用 cuDevicePrimaryCtxRetain() 创建上下文更好！
cuCtxGetCurrent() 获取当前上下文
可以使用堆栈管理多个上下文 cuCtxPushCurrent() 压入，cuCtxPopCurrent() 推出
对 ctxA 使用 cuCtxPushCurrent() 和 cuCtxCreate() 都相当于将 ctxA 放到栈顶（让它成为 current context）
cuda runtime 可以自动创建，是基于 cuDevicePrimaryCtxRetain() 创建的

切换cuda context的示例代码如下：

// CUDA驱动头文件cuda.h
#include <cuda.h>   // include <> 和 "" 的区别    
#include <stdio.h>  // include <> : 标准库文件 
#include <string.h> // include "" : 自定义文件  详细情况请查看 readme.md -> 5

#define checkDriver(op)  __check_cuda_driver((op), #op, __FILE__, __LINE__)

bool __check_cuda_driver(CUresult code, const char* op, const char* file, int line){
    if(code != CUresult::CUDA_SUCCESS){    // 如果 成功获取CUDA情况下的返回值 与我们给定的值(0)不相等， 即条件成立， 返回值为flase
        const char* err_name = nullptr;    // 定义了一个字符串常量的空指针
        const char* err_message = nullptr;  
        cuGetErrorName(code, &err_name);    
        cuGetErrorString(code, &err_message);   
        printf("%s:%d  %s failed. \n  code = %s, message = %s\n", file, line, op, err_name, err_message); //打印错误信息
        return false;
    }
    return true;
}

int main(){

    // 检查cuda driver的初始化
    checkDriver(cuInit(0));

    // 为设备创建上下文
    CUcontext ctxA = nullptr;                                   // CUcontext 其实是 struct CUctx_st*（是一个指向结构体CUctx_st的指针）
    CUcontext ctxB = nullptr;
    CUdevice device = 0;
    checkDriver(cuCtxCreate(&ctxA, CU_CTX_SCHED_AUTO, device)); // 这一步相当于告知要某一块设备上的某块地方创建 ctxA 管理数据。输入参数 参考 https://www.cs.cmu.edu/afs/cs/academic/class/15668-s11/www/cuda-doc/html/group__CUDA__CTX_g65dc0012348bc84810e2103a40d8e2cf.html
    checkDriver(cuCtxCreate(&ctxB, CU_CTX_SCHED_AUTO, device)); // 参考 1.ctx-stack.jpg
    printf("ctxA = %p\n", ctxA);
    printf("ctxB = %p\n", ctxB);
    /* 
        contexts 栈：
            ctxB -- top <--- current_context
            ctxA 
            ...

书面练习 1: 根据关于 CUDA 上下文的文本段落，cuda runtime 自动创建上下文时基于哪个函数？

原始记录:
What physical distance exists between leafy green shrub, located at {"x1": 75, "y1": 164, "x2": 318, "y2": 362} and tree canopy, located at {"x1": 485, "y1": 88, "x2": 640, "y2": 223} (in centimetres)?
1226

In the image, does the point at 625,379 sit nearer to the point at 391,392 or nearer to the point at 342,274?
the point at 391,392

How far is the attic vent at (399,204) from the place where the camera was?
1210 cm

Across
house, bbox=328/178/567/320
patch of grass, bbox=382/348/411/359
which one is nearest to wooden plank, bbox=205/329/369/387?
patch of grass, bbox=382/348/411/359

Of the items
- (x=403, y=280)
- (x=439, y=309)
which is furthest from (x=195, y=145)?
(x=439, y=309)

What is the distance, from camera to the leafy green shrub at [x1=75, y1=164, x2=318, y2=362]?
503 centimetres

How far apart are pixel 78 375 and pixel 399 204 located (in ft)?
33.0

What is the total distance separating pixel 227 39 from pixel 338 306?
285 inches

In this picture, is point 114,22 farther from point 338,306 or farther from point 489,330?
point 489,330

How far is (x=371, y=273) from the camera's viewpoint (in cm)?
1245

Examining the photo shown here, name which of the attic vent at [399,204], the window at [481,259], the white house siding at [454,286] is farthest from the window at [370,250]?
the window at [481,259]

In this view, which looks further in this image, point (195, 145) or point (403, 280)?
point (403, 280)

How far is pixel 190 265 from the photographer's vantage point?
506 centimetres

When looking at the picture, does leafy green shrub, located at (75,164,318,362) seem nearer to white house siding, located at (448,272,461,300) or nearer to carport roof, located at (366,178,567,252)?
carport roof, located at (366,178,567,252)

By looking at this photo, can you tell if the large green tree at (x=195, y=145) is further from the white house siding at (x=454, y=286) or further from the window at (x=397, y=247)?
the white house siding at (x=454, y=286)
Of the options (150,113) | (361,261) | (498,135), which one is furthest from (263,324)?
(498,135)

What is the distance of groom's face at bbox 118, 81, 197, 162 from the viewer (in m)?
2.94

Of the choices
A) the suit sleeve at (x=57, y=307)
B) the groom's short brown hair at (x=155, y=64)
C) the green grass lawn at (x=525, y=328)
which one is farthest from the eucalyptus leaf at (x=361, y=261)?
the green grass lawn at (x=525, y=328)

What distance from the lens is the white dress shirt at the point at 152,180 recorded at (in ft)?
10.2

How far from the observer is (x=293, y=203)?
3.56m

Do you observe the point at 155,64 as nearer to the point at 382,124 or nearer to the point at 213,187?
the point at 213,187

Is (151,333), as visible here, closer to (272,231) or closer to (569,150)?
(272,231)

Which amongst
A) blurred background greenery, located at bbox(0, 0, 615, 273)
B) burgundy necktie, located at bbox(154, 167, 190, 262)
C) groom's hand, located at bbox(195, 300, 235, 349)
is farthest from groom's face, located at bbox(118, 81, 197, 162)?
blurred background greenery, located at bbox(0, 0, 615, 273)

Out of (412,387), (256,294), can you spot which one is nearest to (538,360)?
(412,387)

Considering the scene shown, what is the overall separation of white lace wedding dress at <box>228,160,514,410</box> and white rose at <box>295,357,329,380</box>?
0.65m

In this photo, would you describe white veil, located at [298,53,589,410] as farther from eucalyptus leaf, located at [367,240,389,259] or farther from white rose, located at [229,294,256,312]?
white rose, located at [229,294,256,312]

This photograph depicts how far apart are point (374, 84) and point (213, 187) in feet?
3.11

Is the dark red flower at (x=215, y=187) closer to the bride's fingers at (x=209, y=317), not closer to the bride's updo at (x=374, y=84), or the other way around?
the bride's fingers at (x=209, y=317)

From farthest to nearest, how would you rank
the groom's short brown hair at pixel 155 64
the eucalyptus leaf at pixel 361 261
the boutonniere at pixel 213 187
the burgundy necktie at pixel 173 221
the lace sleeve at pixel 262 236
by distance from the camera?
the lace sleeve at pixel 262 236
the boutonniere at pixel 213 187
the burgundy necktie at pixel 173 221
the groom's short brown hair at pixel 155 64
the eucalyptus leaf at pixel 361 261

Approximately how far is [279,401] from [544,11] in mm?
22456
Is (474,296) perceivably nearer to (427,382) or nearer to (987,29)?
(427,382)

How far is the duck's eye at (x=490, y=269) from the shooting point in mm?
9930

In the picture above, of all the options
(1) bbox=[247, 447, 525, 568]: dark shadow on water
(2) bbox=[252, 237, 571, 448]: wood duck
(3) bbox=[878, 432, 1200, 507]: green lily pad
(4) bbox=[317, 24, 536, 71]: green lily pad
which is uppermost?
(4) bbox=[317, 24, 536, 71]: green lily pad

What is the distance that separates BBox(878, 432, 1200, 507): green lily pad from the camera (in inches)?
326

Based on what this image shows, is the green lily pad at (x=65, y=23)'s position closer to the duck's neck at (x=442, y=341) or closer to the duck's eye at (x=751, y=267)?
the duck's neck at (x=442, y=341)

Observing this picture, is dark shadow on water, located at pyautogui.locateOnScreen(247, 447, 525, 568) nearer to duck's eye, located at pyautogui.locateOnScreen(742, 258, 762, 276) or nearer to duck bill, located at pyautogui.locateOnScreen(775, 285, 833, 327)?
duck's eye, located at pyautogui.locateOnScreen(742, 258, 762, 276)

书面练习 2: 从上面的记录中摘出所有含有字符串“background”的行，区分大小写。

参考答案 1: 基于 cuDevicePrimaryCtxRetain() 创建。

参考答案 2:
A) blurred background greenery, located at bbox(0, 0, 615, 273)
blurred background greenery, located at bbox(0, 0, 615, 273)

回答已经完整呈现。